:: Exercise requirements ::
Each entry must appear in the answer exactly as written.

:: Records shown ::
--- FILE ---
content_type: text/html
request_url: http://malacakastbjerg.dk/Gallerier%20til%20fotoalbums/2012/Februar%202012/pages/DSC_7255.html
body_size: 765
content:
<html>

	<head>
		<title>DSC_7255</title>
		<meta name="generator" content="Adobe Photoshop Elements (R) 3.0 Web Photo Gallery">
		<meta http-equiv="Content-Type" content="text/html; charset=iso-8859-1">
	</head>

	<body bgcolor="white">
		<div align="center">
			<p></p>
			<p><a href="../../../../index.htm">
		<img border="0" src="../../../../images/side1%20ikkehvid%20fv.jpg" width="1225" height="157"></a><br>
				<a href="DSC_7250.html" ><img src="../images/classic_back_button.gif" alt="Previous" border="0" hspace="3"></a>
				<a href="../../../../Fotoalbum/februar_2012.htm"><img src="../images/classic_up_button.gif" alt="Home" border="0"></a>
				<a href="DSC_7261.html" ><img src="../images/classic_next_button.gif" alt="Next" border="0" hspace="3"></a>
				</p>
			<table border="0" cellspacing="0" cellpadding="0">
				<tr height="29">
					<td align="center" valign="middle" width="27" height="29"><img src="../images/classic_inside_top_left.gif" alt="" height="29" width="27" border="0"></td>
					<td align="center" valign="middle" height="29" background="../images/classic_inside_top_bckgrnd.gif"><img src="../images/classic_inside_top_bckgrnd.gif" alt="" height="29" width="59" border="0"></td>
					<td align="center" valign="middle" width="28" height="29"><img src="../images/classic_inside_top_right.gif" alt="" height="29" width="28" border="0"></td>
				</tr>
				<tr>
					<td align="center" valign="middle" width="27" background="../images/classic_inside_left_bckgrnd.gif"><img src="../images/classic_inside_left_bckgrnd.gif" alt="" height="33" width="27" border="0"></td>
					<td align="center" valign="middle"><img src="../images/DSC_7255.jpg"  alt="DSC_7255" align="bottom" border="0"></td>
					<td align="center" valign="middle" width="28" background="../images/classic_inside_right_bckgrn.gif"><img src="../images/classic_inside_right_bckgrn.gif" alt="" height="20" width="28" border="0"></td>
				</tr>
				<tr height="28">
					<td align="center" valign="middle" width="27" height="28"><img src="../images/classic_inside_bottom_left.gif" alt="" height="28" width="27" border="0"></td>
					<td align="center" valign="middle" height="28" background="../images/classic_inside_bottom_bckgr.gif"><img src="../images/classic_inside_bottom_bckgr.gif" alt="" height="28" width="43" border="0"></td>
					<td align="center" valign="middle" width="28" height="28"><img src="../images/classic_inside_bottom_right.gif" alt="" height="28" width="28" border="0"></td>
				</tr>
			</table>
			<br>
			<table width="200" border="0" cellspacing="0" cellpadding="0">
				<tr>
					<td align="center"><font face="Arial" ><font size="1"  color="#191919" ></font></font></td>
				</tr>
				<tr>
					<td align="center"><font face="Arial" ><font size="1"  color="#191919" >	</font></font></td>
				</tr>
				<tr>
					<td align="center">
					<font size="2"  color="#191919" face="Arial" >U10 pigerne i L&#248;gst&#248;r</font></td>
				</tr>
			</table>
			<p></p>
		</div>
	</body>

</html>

:: Solution below ::
--- FILE ---
content_type: text/html
request_url: http://malacakastbjerg.dk/Gallerier%20til%20fotoalbums/2012/Februar%202012/pages/DSC_7255.html
body_size: 765
content:
<html>

	<head>
		<title>DSC_7255</title>
		<meta name="generator" content="Adobe Photoshop Elements (R) 3.0 Web Photo Gallery">
		<meta http-equiv="Content-Type" content="text/html; charset=iso-8859-1">
	</head>

	<body bgcolor="white">
		<div align="center">
			<p></p>
			<p><a href="../../../../index.htm">
		<img border="0" src="../../../../images/side1%20ikkehvid%20fv.jpg" width="1225" height="157"></a><br>
				<a href="DSC_7250.html" ><img src="../images/classic_back_button.gif" alt="Previous" border="0" hspace="3"></a>
				<a href="../../../../Fotoalbum/februar_2012.htm"><img src="../images/classic_up_button.gif" alt="Home" border="0"></a>
				<a href="DSC_7261.html" ><img src="../images/classic_next_button.gif" alt="Next" border="0" hspace="3"></a>
				</p>
			<table border="0" cellspacing="0" cellpadding="0">
				<tr height="29">
					<td align="center" valign="middle" width="27" height="29"><img src="../images/classic_inside_top_left.gif" alt="" height="29" width="27" border="0"></td>
					<td align="center" valign="middle" height="29" background="../images/classic_inside_top_bckgrnd.gif"><img src="../images/classic_inside_top_bckgrnd.gif" alt="" height="29" width="59" border="0"></td>
					<td align="center" valign="middle" width="28" height="29"><img src="../images/classic_inside_top_right.gif" alt="" height="29" width="28" border="0"></td>
				</tr>
				<tr>
					<td align="center" valign="middle" width="27" background="../images/classic_inside_left_bckgrnd.gif"><img src="../images/classic_inside_left_bckgrnd.gif" alt="" height="33" width="27" border="0"></td>
					<td align="center" valign="middle"><img src="../images/DSC_7255.jpg"  alt="DSC_7255" align="bottom" border="0"></td>
					<td align="center" valign="middle" width="28" background="../images/classic_inside_right_bckgrn.gif"><img src="../images/classic_inside_right_bckgrn.gif" alt="" height="20" width="28" border="0"></td>
				</tr>
				<tr height="28">
					<td align="center" valign="middle" width="27" height="28"><img src="../images/classic_inside_bottom_left.gif" alt="" height="28" width="27" border="0"></td>
					<td align="center" valign="middle" height="28" background="../images/classic_inside_bottom_bckgr.gif"><img src="../images/classic_inside_bottom_bckgr.gif" alt="" height="28" width="43" border="0"></td>
					<td align="center" valign="middle" width="28" height="28"><img src="../images/classic_inside_bottom_right.gif" alt="" height="28" width="28" border="0"></td>
				</tr>
			</table>
			<br>
			<table width="200" border="0" cellspacing="0" cellpadding="0">
				<tr>
					<td align="center"><font face="Arial" ><font size="1"  color="#191919" ></font></font></td>
				</tr>
				<tr>
					<td align="center"><font face="Arial" ><font size="1"  color="#191919" >	</font></font></td>
				</tr>
				<tr>
					<td align="center">
					<font size="2"  color="#191919" face="Arial" >U10 pigerne i L&#248;gst&#248;r</font></td>
				</tr>
			</table>
			<p></p>
		</div>
	</body>

</html>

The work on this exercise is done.